== Work instructions ==
What lines below include the word "eene"? Copy each one.

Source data
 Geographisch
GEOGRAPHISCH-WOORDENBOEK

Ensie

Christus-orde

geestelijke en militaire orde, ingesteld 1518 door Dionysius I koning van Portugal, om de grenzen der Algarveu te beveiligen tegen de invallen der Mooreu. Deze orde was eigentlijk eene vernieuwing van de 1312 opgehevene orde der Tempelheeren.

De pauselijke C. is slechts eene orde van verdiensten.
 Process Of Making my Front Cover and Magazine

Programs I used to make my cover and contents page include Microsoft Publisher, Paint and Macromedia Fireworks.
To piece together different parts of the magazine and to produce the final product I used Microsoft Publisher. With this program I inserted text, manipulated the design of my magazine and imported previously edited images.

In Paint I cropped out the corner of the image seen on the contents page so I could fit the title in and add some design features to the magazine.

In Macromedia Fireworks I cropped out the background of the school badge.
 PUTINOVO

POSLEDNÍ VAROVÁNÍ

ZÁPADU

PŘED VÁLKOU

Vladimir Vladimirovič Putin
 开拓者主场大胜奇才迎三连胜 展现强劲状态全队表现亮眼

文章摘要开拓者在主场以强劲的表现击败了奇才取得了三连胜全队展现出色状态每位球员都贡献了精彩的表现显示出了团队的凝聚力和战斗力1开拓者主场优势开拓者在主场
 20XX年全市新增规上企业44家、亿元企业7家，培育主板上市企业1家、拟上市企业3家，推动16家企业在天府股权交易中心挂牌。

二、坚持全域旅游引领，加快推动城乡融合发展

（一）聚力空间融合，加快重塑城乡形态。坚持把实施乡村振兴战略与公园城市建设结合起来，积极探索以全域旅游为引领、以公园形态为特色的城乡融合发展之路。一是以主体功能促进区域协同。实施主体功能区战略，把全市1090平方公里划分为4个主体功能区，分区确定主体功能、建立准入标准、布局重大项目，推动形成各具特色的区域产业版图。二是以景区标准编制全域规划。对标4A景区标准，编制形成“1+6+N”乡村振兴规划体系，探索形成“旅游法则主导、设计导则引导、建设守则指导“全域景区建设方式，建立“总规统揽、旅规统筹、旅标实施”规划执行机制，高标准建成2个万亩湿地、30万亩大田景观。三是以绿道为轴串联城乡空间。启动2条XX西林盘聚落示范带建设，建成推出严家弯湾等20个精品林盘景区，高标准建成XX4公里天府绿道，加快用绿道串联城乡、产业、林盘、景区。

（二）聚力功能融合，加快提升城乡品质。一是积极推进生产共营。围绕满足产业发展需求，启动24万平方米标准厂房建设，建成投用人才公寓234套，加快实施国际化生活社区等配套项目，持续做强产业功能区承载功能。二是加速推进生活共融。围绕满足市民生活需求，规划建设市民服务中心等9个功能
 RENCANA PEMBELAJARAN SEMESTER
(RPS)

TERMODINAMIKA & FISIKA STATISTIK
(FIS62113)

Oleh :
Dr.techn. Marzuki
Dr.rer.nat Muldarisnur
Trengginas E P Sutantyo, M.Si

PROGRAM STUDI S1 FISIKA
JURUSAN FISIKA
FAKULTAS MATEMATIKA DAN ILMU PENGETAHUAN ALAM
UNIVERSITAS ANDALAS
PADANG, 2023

== Solution below ==
geestelijke en militaire orde, ingesteld 1518 door Dionysius I koning van Portugal, om de grenzen der Algarveu te beveiligen tegen de invallen der Mooreu. Deze orde was eigentlijk eene vernieuwing van de 1312 opgehevene orde der Tempelheeren.
De pauselijke C. is slechts eene orde van verdiensten.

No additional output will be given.